— Вы знаете испанский, отец? — спросила она.
Действительно, как это мне не пришла в голову такая возможность!
— Знал когда-то, — ответил священник.
Памела дала мне записи Ингрема.
— Ты помнишь, Родди, как звучали эти слова? Попробуй прочесть их. Отец Энсон, — объяснила она священнику, — вчера я произносила эти слова, когда была в трансе.
Он укоризненно покачал головой. Но глаза его загорелись, и он весь превратился в слух, когда я, стараясь выговаривать каждый слог как можно точнее, прочел: «nina mia, chica, guapa» и другие слова. Отец Энсон взял листок у меня из рук.
— Это просто ласкательные обращения к ребенку, уменьшительные, вроде «милочка моя», «крошечка моя», «малышка» — так мать разговаривает с ребенком.
У Памелы блестели глаза.
— Так я и думала! — Она взглянула прямо в лицо священнику и спросила: — У Кармел был ребенок?
Он разглядывал листок, где были записаны слова, и как будто не слышал вопроса, но немного спустя неохотно сказал:
— Кармел приехала сюда из Испании. Я знал ее совсем недолго. Что было с ней на родине, я не знаю, многое могло случиться, но она мне ничего не рассказывала.
Памела улыбнулась и спрятала листок.
— Хорошо! — согласилась она. — Но уж это-то вы можете мне сказать? Когда вы впервые познакомились с Кармел, какой она была? Нежной и любящей?
— Так мне казалось.
— А что вы можете сказать об ее порывистом нраве, об ее выходках? Действительно она вела себя так безобразно, как все здесь рассказывают?
Священник улыбнулся:
— Однажды я видел, как Кармел вышла из себя — рассердилась на мою экономку. Тогда она больше всего напомнила мне обиженного плаксу — ребенка.
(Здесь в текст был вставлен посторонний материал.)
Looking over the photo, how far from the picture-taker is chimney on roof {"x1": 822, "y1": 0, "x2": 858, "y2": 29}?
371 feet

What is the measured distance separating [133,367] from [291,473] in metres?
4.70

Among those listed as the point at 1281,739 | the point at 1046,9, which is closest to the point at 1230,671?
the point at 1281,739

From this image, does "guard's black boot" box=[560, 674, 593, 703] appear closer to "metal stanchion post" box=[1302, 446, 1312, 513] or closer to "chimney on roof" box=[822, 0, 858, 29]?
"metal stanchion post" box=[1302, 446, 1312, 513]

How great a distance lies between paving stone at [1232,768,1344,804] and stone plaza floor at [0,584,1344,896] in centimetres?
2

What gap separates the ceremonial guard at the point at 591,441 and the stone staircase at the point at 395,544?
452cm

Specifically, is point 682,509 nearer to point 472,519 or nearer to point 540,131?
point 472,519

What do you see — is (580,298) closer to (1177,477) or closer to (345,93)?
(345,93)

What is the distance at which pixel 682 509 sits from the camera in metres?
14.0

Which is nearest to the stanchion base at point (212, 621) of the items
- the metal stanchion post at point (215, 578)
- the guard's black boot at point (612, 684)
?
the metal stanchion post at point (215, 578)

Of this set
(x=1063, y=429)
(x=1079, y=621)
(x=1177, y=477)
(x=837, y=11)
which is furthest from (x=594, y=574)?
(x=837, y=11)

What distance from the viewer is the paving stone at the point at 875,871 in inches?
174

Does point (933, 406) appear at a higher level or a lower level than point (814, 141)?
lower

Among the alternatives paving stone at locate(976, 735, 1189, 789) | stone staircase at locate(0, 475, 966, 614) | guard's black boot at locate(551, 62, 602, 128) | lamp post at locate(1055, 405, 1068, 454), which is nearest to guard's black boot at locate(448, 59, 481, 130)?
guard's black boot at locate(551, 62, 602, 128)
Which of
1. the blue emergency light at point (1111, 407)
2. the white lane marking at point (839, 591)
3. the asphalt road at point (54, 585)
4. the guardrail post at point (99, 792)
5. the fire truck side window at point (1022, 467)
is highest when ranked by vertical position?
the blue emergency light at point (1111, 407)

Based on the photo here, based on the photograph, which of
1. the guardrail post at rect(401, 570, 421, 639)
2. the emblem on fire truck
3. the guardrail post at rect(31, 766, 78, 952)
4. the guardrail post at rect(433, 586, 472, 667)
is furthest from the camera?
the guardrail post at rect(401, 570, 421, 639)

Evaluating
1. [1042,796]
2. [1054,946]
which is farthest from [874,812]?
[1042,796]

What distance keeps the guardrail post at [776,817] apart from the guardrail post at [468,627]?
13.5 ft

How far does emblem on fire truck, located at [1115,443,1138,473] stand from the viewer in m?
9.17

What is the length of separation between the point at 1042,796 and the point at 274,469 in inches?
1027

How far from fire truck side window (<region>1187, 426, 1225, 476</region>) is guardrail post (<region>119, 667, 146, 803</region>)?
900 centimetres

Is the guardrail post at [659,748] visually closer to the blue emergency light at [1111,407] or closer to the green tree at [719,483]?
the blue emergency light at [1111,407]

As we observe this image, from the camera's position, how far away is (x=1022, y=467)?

Услышав тяжелые шаги Лиззи на лестнице, я побежал к ней навстречу и взял у нее из рук увесистый поднос. Я уже слышать не мог этих расспросов Памелы. К чему они? Какое мне дело, бросила Кармел в Испании ребенка или нет? Ведь мы оставляем дом не из-за Кармел и ее рыданий.
Лиззи приготовила для отца Энсона чай с бутербродами и целое блюдо картофельных пирожков. Он, видно, был голоден, потому что не сумел скрыть удовольствия при виде поставленного перед ним угощения.
— Ну, Лиззи, — сказал он, лукаво сверкнув глазами, — а я только сейчас размышлял, какая вам положена кара за сплетни, да, видно, придется вас простить.